What to work on: After reading the data below, copy out every line that contains the word "parent".

Data for analysis:

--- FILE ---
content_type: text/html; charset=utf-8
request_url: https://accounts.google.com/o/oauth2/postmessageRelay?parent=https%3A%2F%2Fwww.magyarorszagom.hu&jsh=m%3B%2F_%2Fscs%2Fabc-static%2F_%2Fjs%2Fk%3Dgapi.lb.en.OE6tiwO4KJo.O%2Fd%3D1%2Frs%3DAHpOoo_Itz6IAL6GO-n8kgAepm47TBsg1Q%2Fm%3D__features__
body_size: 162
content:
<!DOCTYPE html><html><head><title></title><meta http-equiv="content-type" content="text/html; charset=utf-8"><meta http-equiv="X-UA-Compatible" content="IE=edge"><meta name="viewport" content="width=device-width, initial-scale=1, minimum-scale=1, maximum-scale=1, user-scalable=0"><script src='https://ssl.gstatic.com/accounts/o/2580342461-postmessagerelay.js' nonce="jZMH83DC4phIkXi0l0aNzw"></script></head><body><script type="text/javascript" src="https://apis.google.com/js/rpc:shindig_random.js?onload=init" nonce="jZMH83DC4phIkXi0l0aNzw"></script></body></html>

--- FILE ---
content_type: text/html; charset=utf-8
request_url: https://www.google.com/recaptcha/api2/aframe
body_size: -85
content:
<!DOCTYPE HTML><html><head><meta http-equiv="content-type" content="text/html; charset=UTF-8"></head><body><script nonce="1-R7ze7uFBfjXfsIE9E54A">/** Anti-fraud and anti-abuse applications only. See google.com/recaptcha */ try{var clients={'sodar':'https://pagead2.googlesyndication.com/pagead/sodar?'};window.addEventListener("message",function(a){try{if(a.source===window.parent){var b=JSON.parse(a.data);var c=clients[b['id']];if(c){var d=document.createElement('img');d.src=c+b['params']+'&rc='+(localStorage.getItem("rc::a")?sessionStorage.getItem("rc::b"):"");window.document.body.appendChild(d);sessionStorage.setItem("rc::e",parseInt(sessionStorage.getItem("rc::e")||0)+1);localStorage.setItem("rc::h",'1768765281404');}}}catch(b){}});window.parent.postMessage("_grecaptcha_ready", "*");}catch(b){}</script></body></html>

Final answer:
request_url: https://accounts.google.com/o/oauth2/postmessageRelay?parent=https%3A%2F%2Fwww.magyarorszagom.hu&jsh=m%3B%2F_%2Fscs%2Fabc-static%2F_%2Fjs%2Fk%3Dgapi.lb.en.OE6tiwO4KJo.O%2Fd%3D1%2Frs%3DAHpOoo_Itz6IAL6GO-n8kgAepm47TBsg1Q%2Fm%3D__features__
<!DOCTYPE HTML><html><head><meta http-equiv="content-type" content="text/html; charset=UTF-8"></head><body><script nonce="1-R7ze7uFBfjXfsIE9E54A">/** Anti-fraud and anti-abuse applications only. See google.com/recaptcha */ try{var clients={'sodar':'https://pagead2.googlesyndication.com/pagead/sodar?'};window.addEventListener("message",function(a){try{if(a.source===window.parent){var b=JSON.parse(a.data);var c=clients[b['id']];if(c){var d=document.createElement('img');d.src=c+b['params']+'&rc='+(localStorage.getItem("rc::a")?sessionStorage.getItem("rc::b"):"");window.document.body.appendChild(d);sessionStorage.setItem("rc::e",parseInt(sessionStorage.getItem("rc::e")||0)+1);localStorage.setItem("rc::h",'1768765281404');}}}catch(b){}});window.parent.postMessage("_grecaptcha_ready", "*");}catch(b){}</script></body></html>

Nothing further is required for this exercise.